* USING THE INFORMATION:
A – In the profile of Tara Thomas, can you rewrite the part from "Inspiring others to" up to and including "loaf at a time.", putting "hunger" in place of "food insecurity"?
B – Answer these questions about the profile of Tara Thomas:
(i) In which city did Thomas grow up?
(ii) What organization did Thomas cofound and run?
(iii) For which Brooklyn-based nonprofit arts organization did Thomas curate a recent event?
C – Can you take up the profile of Tara Thomas after its final sentence and carry it on?

A woman standing in a garden with sunflowers.

Urban Farmer Tara Thomas Wants Accessibility in Brooklyn Neighborhoods

Inspiring others to eat more plant-based meals, building communities, and offering mutual care are the guiding principles behind everything Tara Thomas does. The chef, who curates private dining experiences for fashion, home, and beauty brands, discovered the joy of urban farming during the height of the COVID-19 pandemic. Growing her own fruits and vegetables is a natural extension of Thomas’ work, which she describes as being an alchemist from seed to plate. It also aligns with her cofounding and running Breaking Bread NYC, which works with urban farms across Brooklyn to address food insecurity via food boxes and meals. With modeling on top of all this, Thomas is a true Gen-Z multi-hyphenate determined to change the world, one rustic vegan brioche loaf at a time.

Growing up in Portland, Oregon, Thomas found joy in food and hospitality. “Rain or shine, I would go out to our garden and pretend to make food with flowers, leaves, and rocks,” she recalls, connecting those early moments to her approach to food today. “Everything is plant-forward and seasonally aligned. My cuisine is an exploration of myself and my community. My father is Black, from Northern Louisiana, and my mom is from the Netherlands, but they actually met in Asia.” Add to that the benefits of being raised in a culturally diverse neighborhood into the mix, and you can see how Thomas explores the ways different cultures around the world adapt plant-based cuisines to their needs and tastes. For example, at a recent event that she curated for the Brooklyn-based nonprofit arts organization Pioneer Works, Thomas featured biscuits that nodded to her Southern roots while braised kale, trumpet mushrooms, and a kombu sauce spoke to her parents’ Asian history.

A woman standing in a garden with sunflowers.
Tara Thompson photographed at Phoenix Community Garden in Brooklyn, New York.

* INFORMATION GIVEN:
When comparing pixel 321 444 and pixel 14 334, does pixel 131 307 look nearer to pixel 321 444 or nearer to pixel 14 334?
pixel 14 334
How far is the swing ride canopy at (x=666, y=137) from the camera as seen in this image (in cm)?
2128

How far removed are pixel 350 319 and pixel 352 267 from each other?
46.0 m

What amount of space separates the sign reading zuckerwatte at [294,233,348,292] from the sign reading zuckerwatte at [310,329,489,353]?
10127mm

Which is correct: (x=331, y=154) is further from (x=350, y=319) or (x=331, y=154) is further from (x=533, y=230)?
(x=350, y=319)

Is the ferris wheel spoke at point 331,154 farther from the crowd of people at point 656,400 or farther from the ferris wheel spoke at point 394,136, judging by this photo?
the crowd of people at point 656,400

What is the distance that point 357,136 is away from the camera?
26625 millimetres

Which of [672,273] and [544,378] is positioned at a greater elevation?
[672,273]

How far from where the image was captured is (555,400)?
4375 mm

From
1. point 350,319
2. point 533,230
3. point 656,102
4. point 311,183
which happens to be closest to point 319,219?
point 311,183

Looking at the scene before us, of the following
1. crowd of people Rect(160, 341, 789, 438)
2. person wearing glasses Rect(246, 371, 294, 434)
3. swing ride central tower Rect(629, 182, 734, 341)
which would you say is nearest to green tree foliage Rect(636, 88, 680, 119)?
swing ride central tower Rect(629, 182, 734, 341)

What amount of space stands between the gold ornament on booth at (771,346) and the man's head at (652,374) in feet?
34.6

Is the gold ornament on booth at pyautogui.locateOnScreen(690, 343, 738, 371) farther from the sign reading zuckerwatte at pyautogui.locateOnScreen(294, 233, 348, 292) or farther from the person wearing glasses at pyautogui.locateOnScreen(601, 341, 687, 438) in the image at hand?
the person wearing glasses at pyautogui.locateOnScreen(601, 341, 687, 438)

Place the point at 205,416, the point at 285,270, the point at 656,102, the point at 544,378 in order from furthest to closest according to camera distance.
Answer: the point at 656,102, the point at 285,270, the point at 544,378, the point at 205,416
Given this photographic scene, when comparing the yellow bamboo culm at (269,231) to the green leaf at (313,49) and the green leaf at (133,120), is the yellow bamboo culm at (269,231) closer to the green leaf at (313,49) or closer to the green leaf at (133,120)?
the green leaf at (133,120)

* EXERCISE ANSWERS:
A –
Inspiring others to eat more plant-based meals, building communities, and offering mutual care are the guiding principles behind everything Tara Thomas does. The chef, who curates private dining experiences for fashion, home, and beauty brands, discovered the joy of urban farming during the height of the COVID-19 pandemic. Growing her own fruits and vegetables is a natural extension of Thomas’ work, which she describes as being an alchemist from seed to plate. It also aligns with her cofounding and running Breaking Bread NYC, which works with urban farms across Brooklyn to address hunger via food boxes and meals. With modeling on top of all this, Thomas is a true Gen-Z multi-hyphenate determined to change the world, one rustic vegan brioche loaf at a time.

B –
(i) Portland, Oregon
(ii) Breaking Bread NYC
(iii) Pioneer Works

C –
Thomas’ home life was formative to her career, but she found Portland as a city to be limiting. “I attended culinary school but dropped out. Then I began doing private chef work, but it wasn’t successful, since the community there wasn’t receptive,” she says. Five years ago, Thomas moved to New York, and by early 2020 she was set to become the executive chef of an all-day, plant-based cafe in Brooklyn. Once the pandemic struck, like so many others in the hospitality industry, she found herself out of work, and her plans shifted dramatically. Thomas leaned into building a community online, creating content around her cooking. She also began volunteering at Phoenix Community Garden, an urban farm in Ocean Hill-Brownsville, Brooklyn, spending four to five days a week working on education and creating access to healthy food for the local community.

But perhaps the most important product of the pandemic for Thomas was the creation of Breaking Bread NYC. “After the George Floyd protests I started the nonprofit with four co-founders. We fundraised $10,000, and 100 percent of that went to feeding protestors and healthcare workers. We wanted to create a circular economy,” she explains. Since then, Breaking Bread NYC has gone on to work with the National Domestic Workers Alliance, a worker-led organization of Black and Brown housekeepers and care providers. “Not only are we giving them access to healthy food, we’re also offering them rest and relaxation experiences.”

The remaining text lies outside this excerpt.